Selected text
------------------------------

Nonetheless, it would be foolish to imagine that this is really a battle between Osborne’s slash-and-burn economics and journalistic ethics.

First, we should remember that all corporate media have been blurring the line between editorial and advertising over the past two or three decades. In the past they called it “sponsored content” and advertorials. More recently it has been transformed into “native advertising” – a euphemism for media outlets prostituting themselves to large corporations. Osborne’s crime is simply that he is doing it more brashly and on a larger scale than his competitors.

Second, a senior executive in Starbucks, one of the corporations Osborne approached, says the firm rejected the deal for the following reason: “Buying positive news coverage is PR death… something you might do in Saudi Arabia, but not here. This wasn’t right for us.”

As the statement implies, Starbucks are not averse to manipulating public perception of their activities to counter a poor image – in their case, because they and other corporations have rigged the UK system so that they pay hardly any tax. But the company was worried that Osborne’s plan might backfire. Presumably, they suspected that this dishonest deal would eventually become public – as it indeed has – and would further dent their image. Or, to use their terminology, it risked becoming “PR death”.

As one should expect, the only consideration when corporations try to influence public opinion as they pursue their relentless battle to maximise profits is whether the effort will prove beneficial. Not whether such efforts are honest, or ethical, or in the public interest. Only whether they work – whether the public will think better of the company as it seeks to increase its profits, whatever the costs to the rest of society or the planet.

 

Invisible deal

In fact, far more sensible than the Evening Standard’s plan for each major corporation to make a one-off deal with a newspaper is for them all to have a permanent, collective and invisible deal with all media outlets – to promote a business environment that allows them to maximise their profits. And that is precisely the situation we already have.

 

It is not primarily because the media is dependent on advertising, though, of course, that helps to ensure the corporations get their way. What newspaper or commercial TV station is going to attack the very corporations they depend on for the bulk of their income. Attacking these corporations would be the media’s equivalent of shooting oneself in the foot.

 

But more significant still, the media are themselves corporations, no different from Google, Uber and Starbucks.

Jon O’Donnell, the commercial director of ESI Media, which publishes the Standard as well as the Independent newspaper, alludes to this in a statement cited by Open Democracy.

He says ESI is no longer simply providing advertising services but is now a “media business”, adding that the “strict divide between the so-called ‘church and state’ [editorial and advertising] was doing more harm than good.”

What Osborne and O’Donnell have done is make explicit what was until now largely veiled.

 

Shared ideology

The media aren’t just dependent on advertising from corporations. They are corporations – enormous ones. Today, six media corporations own 90 per cent of all US media. That destroys even the pretence of media choice and pluralism. But it signifies much more.

It ensures that these massive media corporations share the ideological assumptions of other major corporations, because all of them are driven by the same two considerations. First, to maximise their own profits whatever the external costs, including to the real world. And second, to maximise profits while minimising the damage to their carefully crafted public reputations for being ethical or caring companies pursuing the public good.

------------------------------

Work to do
• a. In the rows, update the lines starting with the line containing "How widely are" and going on through the line containing "By observation, is", replacing "observer" with "viewer" and keeping everything else unchanged.
• b. Continue the text about media corporations and advertising from its last sentence.

Records from a collection
------------------------------

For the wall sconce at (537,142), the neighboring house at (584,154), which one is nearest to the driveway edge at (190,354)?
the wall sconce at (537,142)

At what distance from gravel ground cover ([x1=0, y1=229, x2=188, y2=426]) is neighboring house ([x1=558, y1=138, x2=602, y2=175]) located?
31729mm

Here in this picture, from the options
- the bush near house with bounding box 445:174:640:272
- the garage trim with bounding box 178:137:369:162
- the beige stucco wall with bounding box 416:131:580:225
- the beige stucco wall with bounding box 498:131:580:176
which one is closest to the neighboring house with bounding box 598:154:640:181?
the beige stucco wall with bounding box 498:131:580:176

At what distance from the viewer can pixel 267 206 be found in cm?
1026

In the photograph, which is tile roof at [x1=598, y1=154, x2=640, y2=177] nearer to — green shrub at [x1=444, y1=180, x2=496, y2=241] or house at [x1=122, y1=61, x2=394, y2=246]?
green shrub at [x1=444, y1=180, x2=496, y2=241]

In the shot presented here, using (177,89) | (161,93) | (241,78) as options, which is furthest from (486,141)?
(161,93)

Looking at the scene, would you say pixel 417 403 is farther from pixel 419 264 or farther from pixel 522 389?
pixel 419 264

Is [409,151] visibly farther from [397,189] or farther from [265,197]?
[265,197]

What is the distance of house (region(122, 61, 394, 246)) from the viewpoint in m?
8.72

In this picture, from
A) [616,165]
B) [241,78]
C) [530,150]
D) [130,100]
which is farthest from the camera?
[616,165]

------------------------------

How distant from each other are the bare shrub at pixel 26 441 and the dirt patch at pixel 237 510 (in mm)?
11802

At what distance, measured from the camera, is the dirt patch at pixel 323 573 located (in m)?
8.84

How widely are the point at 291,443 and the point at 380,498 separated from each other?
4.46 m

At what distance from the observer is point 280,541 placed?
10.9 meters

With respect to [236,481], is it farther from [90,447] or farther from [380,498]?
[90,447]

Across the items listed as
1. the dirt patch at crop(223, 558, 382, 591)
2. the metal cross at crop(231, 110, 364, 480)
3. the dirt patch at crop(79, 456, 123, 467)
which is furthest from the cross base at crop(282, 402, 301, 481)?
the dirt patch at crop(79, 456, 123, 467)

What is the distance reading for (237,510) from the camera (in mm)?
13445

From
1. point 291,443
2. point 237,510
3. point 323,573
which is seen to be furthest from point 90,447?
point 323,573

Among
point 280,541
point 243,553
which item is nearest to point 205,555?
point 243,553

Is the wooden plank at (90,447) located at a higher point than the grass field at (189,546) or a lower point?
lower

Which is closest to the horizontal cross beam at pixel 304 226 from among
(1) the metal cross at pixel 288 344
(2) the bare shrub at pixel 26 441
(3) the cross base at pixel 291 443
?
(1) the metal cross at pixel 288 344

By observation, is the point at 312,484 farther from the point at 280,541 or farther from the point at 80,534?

------------------------------

Expected results
• a.
How widely are the point at 291,443 and the point at 380,498 separated from each other?
4.46 m

At what distance from the viewer is point 280,541 placed?
10.9 meters

With respect to [236,481], is it farther from [90,447] or farther from [380,498]?
[90,447]

Across the items listed as
1. the dirt patch at crop(223, 558, 382, 591)
2. the metal cross at crop(231, 110, 364, 480)
3. the dirt patch at crop(79, 456, 123, 467)
which is furthest from the cross base at crop(282, 402, 301, 481)?
the dirt patch at crop(79, 456, 123, 467)

What is the distance reading for (237,510) from the camera (in mm)?
13445

From
1. point 291,443
2. point 237,510
3. point 323,573
which is seen to be furthest from point 90,447?
point 323,573

Among
point 280,541
point 243,553
which item is nearest to point 205,555?
point 243,553

Is the wooden plank at (90,447) located at a higher point than the grass field at (189,546) or a lower point?
lower

Which is closest to the horizontal cross beam at pixel 304 226 from among
(1) the metal cross at pixel 288 344
(2) the bare shrub at pixel 26 441
(3) the cross base at pixel 291 443
?
(1) the metal cross at pixel 288 344

By observation, is the point at 312,484 farther from the point at 280,541 or farther from the point at 80,534?

• b.
That means the core activity of media corporations is to act as the public relations arm for a turbo-charged neoliberal ideology that sanctions the pillage and plunder committed by all corporations – including media corporations – in the pursuit of endless “economic growth”.

The superficial differences between the various media outlets are there only to persuade us, readers and viewers, of yet another myth: that we have choice and control over the media, and that there is some kind of healthy debate taking place in our societies expressed through a supposed media “pluralism”.

The reality, however, is that our choice is between two wings of the corporate public relations industry: one advocating a confident corporate capitalism unapologetically pursuing activities that are destroying our societies and the planet, and another apparently committed to making minor adjustments to corporate capitalism to slow down – but not halt or reverse – the ongoing destruction.

 

Consumerism as panacea

Through adverts and editorial, all corporate media lobby relentlessly in favour of a mythical – and suicidal – endless “economic growth” and for an intensification of consumerism as a panacea for the very troubles inflicted by consumerism on our societies.

Regarding the most vital issues we face, there is already no distinction between the editorial and advertising sides of the media.

Lonely and depressed? Spend more time on your smart phone that isolated you from meaningful relationships and that bombards you daily with messages telling you that you will be happier if you improve yourself, or at least distract yourself, by acquiring more things.

Want to save the planet? Salve your conscience by ditching your old, polluting car and buy a greener, hybrid car. Soon you’ll need to trade that in for an electric model. Later you can scrap that one to buy a more efficient vehicle running on hydrogen, or maybe pixie dust. And while you’re pondering a greener lifestyle, maybe we can sell you a top-of-the-range bicycle and accessories.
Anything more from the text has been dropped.